Professor Richard Kitney is a bioengineer whose work focuses on applying engineering and physical science to biology and medicine through design, mathematical modelling and data analysis. Richard as published over 300 papers in the fields of synthetic biology, mathematical modelling, biomedical information systems, medical imaging and the general application of computers to healthcare. He is Founder and Chairman of Visbion Ltd, a biomedical IT company with over 400 systems in 10 countries. Richard’s achievements have been recognised by many academies including the Royal Academy of Engineering and the Royal Society of Medicine, and Richard was awarded an OBE for services to information Technology in Healthcare in 2001.
Professor Rene De Borst is a civil engineer who is known for his work on computational solid mechanics and computational fluid-structure interaction, applied to a wide range of problems in civil, mechanical and aerospace engineering. He joined the University of Sheffield in January 2016 after holding the Regius Chair of Civil Engineering and Mechanics at the University of Glasgow since 2012. Rene is the author of a book, has edited thirteen books and conference proceedings, and written over 200 journal papers and 30 book chapters. He has also supervised over fifty PhD students and two dozen post-docs, and twelve of his former students have become full professor.
Professor Robert McMeeking is a mechanical engineer and materials scientist holding professorships at the University of Aberdeen and the University of California, Santa Barbara, teaching mechanics of materials and computational methods. Previous appointments include Acting Assistant Professor of Applied Mechanics, Stanford Unviersity (1976-78); Assistant Professor of Theoretical and Applied mechanics, University of Illinois at Urbana-Champaign (1978-82); and Professor of Mechanical Engineering and Professor of Materials, University of California (1985 – Present). In 2005, Robert became a Fellow of the National Academy of Engineering and was awarded the Brown Engineering Alumni Medal by Brown University in 2007.
Professor Win Rampen is Founder and Chairman of Artemis Intelligent Power, an engineering company spun-out from work at the University of Edinburgh, where he currently holds the Chair of Energy Storage. Win has spent his career developing a new breed of efficient and controllable fluid power machines. The Digital Displacement® machines have been applied in large offshore wind turbines as well as off-road construction machinery. In 2014 he was awarded the I.MechE. Bramah Medal and received the Royal Academy of Engineering MacRobert Prize in 2015. He is a Fellow of both institutions and is also interested in grid-scale energy storage, using pumped heat technology.
Professor Rebecca Lunn’s research is in engineering geosciences, with a particular focus on energy. In 2011, she became the first woman and the first engineer to be awarded the Geological Society’s Aberconway Medal. She has been a member of the Committee for Radioactive Waste Management since 2008 which advices the UK Government on radioactive waste disposal. Lunn’s research interests include: development of subsurface monitoring technologies; design of non-cementitious grouts for ground and rock-fracture sealing; modelling subsurface hydro-mechanics; and improving public and government understanding of science to enable a more-informed debate on the UK’s and Scotland’s energy future.

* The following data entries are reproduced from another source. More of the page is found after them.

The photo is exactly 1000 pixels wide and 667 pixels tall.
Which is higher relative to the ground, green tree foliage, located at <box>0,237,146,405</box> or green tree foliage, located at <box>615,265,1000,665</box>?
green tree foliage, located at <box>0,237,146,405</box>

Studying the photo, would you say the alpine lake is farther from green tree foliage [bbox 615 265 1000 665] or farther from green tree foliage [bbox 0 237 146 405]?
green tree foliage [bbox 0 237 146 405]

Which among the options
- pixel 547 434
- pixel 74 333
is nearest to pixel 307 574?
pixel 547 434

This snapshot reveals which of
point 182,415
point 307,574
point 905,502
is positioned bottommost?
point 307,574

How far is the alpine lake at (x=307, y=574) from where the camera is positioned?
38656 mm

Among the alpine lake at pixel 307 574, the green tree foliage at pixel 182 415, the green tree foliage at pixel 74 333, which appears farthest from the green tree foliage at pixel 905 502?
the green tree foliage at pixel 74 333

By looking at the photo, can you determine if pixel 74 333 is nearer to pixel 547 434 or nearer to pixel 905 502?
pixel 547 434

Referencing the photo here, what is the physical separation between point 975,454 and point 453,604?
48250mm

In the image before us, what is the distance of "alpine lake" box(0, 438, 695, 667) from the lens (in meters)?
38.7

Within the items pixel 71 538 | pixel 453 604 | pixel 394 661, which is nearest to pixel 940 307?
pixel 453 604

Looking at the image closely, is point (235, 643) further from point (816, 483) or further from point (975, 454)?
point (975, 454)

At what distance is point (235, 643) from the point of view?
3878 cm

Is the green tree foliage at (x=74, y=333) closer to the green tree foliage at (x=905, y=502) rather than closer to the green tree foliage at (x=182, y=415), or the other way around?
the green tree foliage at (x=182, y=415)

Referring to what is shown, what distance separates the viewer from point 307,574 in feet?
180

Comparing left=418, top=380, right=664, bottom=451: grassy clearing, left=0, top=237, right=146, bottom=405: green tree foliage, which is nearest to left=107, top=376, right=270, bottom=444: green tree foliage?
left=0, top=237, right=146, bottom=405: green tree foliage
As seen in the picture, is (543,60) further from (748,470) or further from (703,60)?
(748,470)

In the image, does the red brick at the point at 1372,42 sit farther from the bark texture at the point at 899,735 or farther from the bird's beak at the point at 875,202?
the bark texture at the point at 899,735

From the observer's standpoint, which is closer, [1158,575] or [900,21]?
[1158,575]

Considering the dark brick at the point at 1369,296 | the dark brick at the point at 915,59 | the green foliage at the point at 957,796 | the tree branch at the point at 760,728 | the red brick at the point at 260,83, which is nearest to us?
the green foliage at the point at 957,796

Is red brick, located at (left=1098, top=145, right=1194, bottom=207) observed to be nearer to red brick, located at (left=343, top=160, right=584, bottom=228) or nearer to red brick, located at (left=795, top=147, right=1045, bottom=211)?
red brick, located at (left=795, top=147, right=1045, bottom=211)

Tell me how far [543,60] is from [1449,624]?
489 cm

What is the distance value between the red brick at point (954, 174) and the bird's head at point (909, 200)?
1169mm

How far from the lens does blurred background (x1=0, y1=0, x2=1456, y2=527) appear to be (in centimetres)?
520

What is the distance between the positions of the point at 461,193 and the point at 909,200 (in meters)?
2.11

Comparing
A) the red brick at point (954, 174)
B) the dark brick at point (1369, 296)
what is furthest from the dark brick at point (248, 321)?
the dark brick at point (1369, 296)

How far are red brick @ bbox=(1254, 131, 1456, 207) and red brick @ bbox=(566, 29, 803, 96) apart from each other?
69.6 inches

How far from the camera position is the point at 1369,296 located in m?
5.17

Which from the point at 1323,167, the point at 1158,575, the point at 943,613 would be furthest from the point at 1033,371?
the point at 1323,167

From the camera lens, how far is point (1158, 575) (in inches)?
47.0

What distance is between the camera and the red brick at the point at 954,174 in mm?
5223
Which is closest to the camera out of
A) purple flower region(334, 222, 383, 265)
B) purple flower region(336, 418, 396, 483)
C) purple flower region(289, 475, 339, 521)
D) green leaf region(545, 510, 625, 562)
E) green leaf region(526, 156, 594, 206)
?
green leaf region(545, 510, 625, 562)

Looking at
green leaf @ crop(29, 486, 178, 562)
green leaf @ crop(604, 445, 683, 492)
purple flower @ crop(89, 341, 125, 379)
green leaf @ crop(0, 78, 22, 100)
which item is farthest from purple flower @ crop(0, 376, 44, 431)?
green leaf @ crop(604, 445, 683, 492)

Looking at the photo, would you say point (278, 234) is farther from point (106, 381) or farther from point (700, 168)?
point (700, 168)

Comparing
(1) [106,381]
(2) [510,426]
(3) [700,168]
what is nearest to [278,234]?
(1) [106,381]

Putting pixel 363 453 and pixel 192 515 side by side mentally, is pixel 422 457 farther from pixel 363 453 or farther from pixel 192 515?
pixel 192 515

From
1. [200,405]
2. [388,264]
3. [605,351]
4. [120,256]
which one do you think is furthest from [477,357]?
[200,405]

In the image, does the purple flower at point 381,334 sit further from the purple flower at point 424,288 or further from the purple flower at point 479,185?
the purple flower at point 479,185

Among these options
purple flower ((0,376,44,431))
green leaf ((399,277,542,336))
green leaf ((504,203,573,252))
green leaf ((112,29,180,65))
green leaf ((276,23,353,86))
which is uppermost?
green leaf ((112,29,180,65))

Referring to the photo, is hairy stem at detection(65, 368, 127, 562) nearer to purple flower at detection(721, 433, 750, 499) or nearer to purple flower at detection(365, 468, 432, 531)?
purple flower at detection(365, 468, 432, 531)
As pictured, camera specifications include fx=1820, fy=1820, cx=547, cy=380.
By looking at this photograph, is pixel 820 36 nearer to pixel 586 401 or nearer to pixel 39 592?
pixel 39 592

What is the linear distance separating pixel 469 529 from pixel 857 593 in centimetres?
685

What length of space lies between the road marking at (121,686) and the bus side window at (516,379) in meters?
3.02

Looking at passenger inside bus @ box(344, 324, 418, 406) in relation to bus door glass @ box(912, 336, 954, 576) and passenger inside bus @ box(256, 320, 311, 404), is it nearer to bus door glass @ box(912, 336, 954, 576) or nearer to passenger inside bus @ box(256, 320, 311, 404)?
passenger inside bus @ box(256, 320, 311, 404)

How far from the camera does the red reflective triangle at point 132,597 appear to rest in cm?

John Archer was Principal and Vice-Chancellor of Heriot-Watt University from January 1997 until his retirement in July 2006. During Principal Archer’s tenure the University grew substantially with overall student numbers increasing by a third including a doubling of the number of postgraduate students. At the same time Heriot-Watt made considerable advances in research, became recognised as Scotland’s most international university with around thirty per cent of on-campus students from outside the UK, and achieved unparalleled numbers of off-campus students studying Heriot-Watt programmes in well over 100 countries.
Bill Cormie achieved great distinction in a broad range of activities, professionally and through his contributions to the community. His achievements were matched by a balanced and engaging but modest personality that made him many friends and admirers. He was the eldest of four children, from a family with a craftsmanship background. His father, James, was a foreman iron turner, and this may have influenced his choice of a career in civil engineering. After Dumbarton Academy he entered the faculty of engineering at the University of Glasgow and graduated with first-class honours in civil engineering in 1937. He financed his studies by lecturing part-time at Stow College.